( 4UMF NEWS ) 50 Cent Files For Bankruptcy:
He’s worth an estimated $150 million, but 50 Cent says he doesn’t have two pennies to rub together. Lawyers for the “Get Rich or Die Tryin'” star filed for personal bankruptcy on Monday — the same day he was called to testify about his finances in a lawsuit brought by a woman whose sex tape he posted online.
The filing in Connecticut Bankruptcy Court says he has $10 million to $50 million in assets, and $10 million to $50 million in debt — a figure that’s likely to grow quickly.
A jury awarded Lastonia Leviston $5 million in damages for emotional distress and violation of her civil rights last week, and is set to weigh punitive damages against the rapper this week.
Fitty, whose real name is Curtis Jackson, has said he was told that Leviston was “cool” with him posting the video, but acknowledged he didn’t seek her permission to do so.
He used the video to mock rival rapper Rick Ross, who fathered a child with Leviston. Leviston’s lawyer said he also used the tape to drive up traffic on his website.
The rapper has tried to cry poverty in the case before, saying his previous lawyers were too expensive and that he was going broke – despite his successful rap and movie careers, and numerous lucrative endorsement deals. He famously cleared over $100 million when his stake in Vitamin Water was bought out by Coca-Cola a few years ago.
Manhattan Supreme Court Justice Paul Wooten had directed Fitty to testify about his finances from the witness stand Monday.
Instead, his lawyers surprised the judge and Leviston’s lawyers around 10 a.m. with news of the bankruptcy petition.
Jackson’s lawyer James Renard told the judge that the filing in Connecticut, where Jackson has a 52-room mansion in Farmington, entitled him to a delay or automatic stay of Leviston’s case in state court.

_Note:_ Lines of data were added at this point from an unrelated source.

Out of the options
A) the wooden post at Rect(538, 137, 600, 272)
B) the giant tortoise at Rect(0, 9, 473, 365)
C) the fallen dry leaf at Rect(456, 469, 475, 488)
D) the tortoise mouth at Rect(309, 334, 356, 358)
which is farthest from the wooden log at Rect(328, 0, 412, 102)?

Wooten told Renard that he was not sure the stay was automatic, given the circumstances.
“This is the second such bankruptcy that your client has filed in the last 30 days,” the judge said.
Renard noted that the last bankruptcy filed in Manhattan federal court involved one of his client’s corporations.
“Which he was in 100% ownership of,” Wooten snapped back.
The Manhattan federal judge in the first bankruptcy case rejected Jackson’s request for a delay in the state trial and said she would consider imposing sanctions on his lawyers for even asking.
Leviston’s lawyer Alex Alvarez said “this is the third attempt to stop this trial. My client deserves finality in the process.”
He told Wooten that Leviston’s team is making an emergency application to federal court to get the stay lifted and he urged Wooten to ask the Manhattan jury to return next Monday until the legal maneuvers in Connecticut are settled.